> [WHAT TO DO]:
Your job is to retype the records exactly while dropping every picture.

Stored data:
▬▬▬▬▬▬

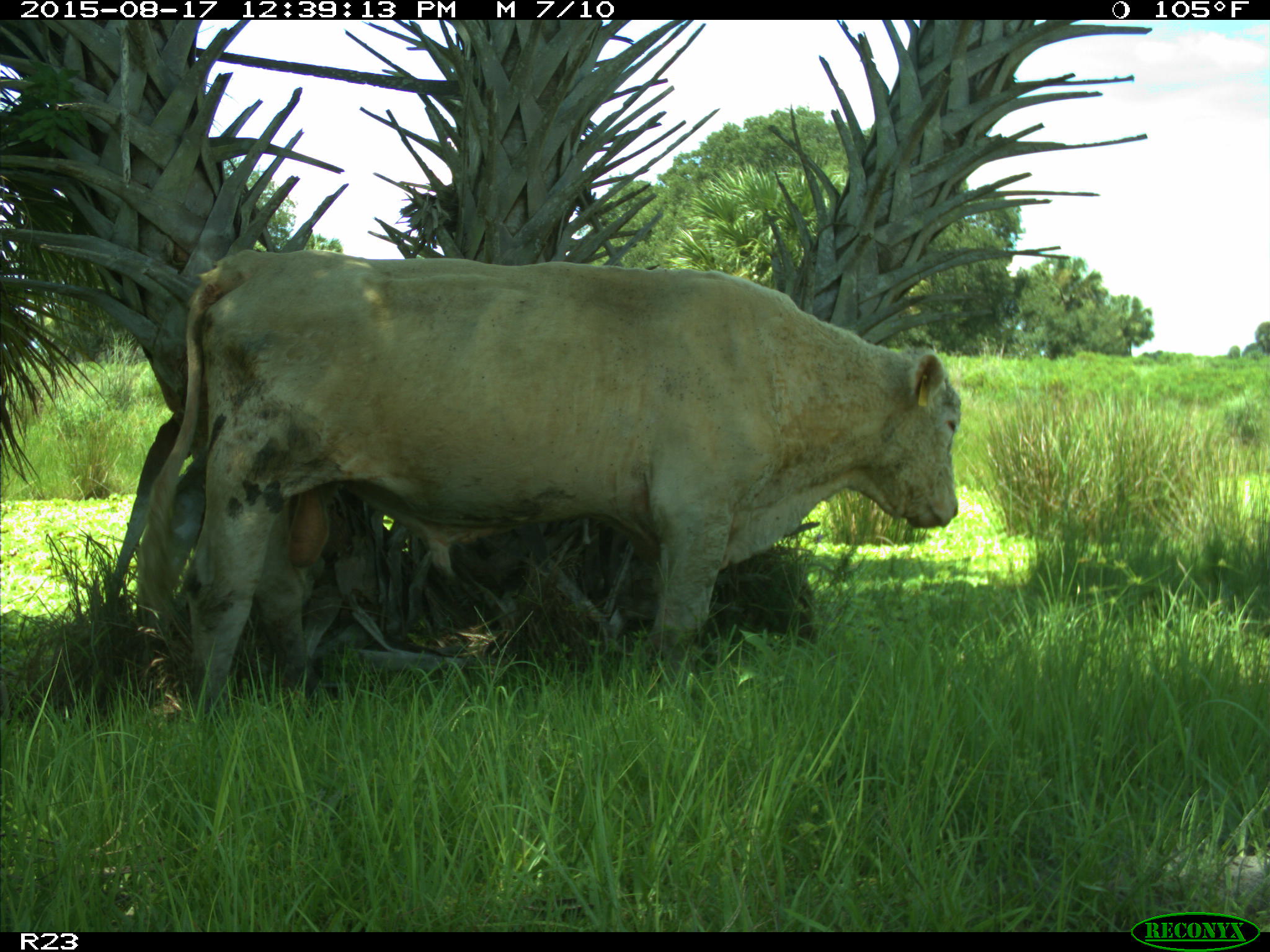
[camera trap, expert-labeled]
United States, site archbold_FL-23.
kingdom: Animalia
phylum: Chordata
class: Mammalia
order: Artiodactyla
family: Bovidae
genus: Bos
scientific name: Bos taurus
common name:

▬▬▬▬▬▬

> [SOLUTION]:
[camera trap, expert-labeled]
United States, site archbold_FL-23.
kingdom: Animalia
phylum: Chordata
class: Mammalia
order: Artiodactyla
family: Bovidae
genus: Bos
scientific name: Bos taurus
common name:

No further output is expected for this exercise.